51. bölüğün dağlı askerleri, yakınlarda bulunan ve dik bir yamacın ucunda duran Flesquières köyünde çatışmaya girdi. Dağlı askerler tankların ardına çekilirken, Almanlar askeri yedeklerini tepeye konuşlandırdı ve tankları mermi yağmuruna tuttu. Mark IV tankları tepeyi tırmanırken yakalandı, böylece Alman kuvvetleri bu araçların zayıf olan ve makineli tüfek ateşiyle delinebilen alt kısımlarına ateş edebildi. İngiliz hücum kuvvetleri, Cambrai'ye girmeyi başaramadı ve on gün sonra, Almanlar karşı saldırıya geçti, önce kaybettikleri bölgeyi ve sonra da daha fazlasını elde ettiler.

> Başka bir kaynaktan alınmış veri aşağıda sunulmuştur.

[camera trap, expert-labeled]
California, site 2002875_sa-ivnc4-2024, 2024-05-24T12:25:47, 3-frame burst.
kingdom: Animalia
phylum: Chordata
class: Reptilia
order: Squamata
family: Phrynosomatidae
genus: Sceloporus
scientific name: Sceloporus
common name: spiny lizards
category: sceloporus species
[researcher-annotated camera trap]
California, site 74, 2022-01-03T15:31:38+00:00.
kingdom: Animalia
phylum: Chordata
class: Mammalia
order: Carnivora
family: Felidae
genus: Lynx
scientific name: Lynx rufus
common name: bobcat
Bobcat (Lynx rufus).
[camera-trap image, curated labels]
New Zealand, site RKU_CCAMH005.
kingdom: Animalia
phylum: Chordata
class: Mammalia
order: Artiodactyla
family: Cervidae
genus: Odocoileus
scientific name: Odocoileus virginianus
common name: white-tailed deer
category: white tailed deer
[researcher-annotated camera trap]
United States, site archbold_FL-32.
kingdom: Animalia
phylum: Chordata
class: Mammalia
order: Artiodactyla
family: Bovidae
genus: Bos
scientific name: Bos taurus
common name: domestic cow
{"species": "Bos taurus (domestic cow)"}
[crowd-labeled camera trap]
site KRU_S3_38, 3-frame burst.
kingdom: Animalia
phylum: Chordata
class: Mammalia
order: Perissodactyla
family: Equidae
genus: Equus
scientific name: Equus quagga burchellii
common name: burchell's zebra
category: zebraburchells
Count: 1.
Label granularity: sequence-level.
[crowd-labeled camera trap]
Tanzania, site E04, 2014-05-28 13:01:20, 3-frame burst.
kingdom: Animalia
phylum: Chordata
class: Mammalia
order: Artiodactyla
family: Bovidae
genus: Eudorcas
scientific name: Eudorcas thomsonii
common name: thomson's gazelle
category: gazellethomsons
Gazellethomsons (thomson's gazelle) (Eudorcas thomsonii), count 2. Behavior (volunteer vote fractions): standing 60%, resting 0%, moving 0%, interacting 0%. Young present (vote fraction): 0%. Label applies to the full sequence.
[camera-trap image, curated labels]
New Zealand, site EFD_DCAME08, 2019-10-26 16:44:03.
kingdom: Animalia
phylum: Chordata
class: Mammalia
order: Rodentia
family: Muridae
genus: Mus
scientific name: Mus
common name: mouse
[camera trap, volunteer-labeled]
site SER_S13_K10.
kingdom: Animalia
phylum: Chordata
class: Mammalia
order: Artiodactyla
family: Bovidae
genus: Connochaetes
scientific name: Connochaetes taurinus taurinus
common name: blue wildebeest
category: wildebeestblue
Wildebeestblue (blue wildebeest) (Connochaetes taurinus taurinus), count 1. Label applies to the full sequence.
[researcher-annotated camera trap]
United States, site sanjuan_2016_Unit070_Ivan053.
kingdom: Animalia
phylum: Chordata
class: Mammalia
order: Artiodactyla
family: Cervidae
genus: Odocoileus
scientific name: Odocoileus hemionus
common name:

Yüz Gün Taarruzundaki Tanklar
Yüz Gün Taarruzu, Birinci Dünya Savaşı'nın son bölümüydü. Bu taarruz sırasında, Müttefikler Batı Cephesine bir dizi hücum gerçekleştirdi. Hücum, Amiens'te başladı ve 1918 Ağustosu'ndan Kasımı'na dek sürdü. Amiens'te, Müttefikler önemli Fransız demiryolu hatlarından birini yeniden ele geçirmeye çalıştı. Bu, Birinci Dünya Savaşı'nda tankların katıldığı en büyük askeri operasyondu.
Kraliyet Tank Kolordusunun tamamı, cepheye konuşlandırılmıştı. Yepyeni Mk. A Whippet adlı orta tanklar, taarruza 324 adet Mark V tankı ile beraber katıldı. 8 Ağustos 1918 günü, tanklar ilerlemeye başladı. Her ne kadar tanklar, askerlerle etkin bir biçimde haberleşemese de (bazı komutanlar, savaşı koordine etmek için tanklarını at sırtında takip ediyordu), cephenin her kilometresine 23 adet Mark düşüyordu, bu da iletişim kusurlarını örtüyordu.
Topçu ateşiyle desteklenen tanklar, Alman savunmasını yarmaya başlamıştı. Alman hendeklerini sis ve duman kaplıyor, tanksavar toplarının ateş etmesini engelliyordu. Savaşın devamında, İngiliz tankçılar araçlarını terk edecek ve düşmanlarına gülümseyerek kesin olarak teslim olmalarını isteyecekti. Alman topçuları, askerlerin ve topçuların tanklarla birlikte ilerlemesini engellemek için göz yaşartıcı gazlı mermiler kullandı. Ama gazın belirgin bir etkisi olmadı.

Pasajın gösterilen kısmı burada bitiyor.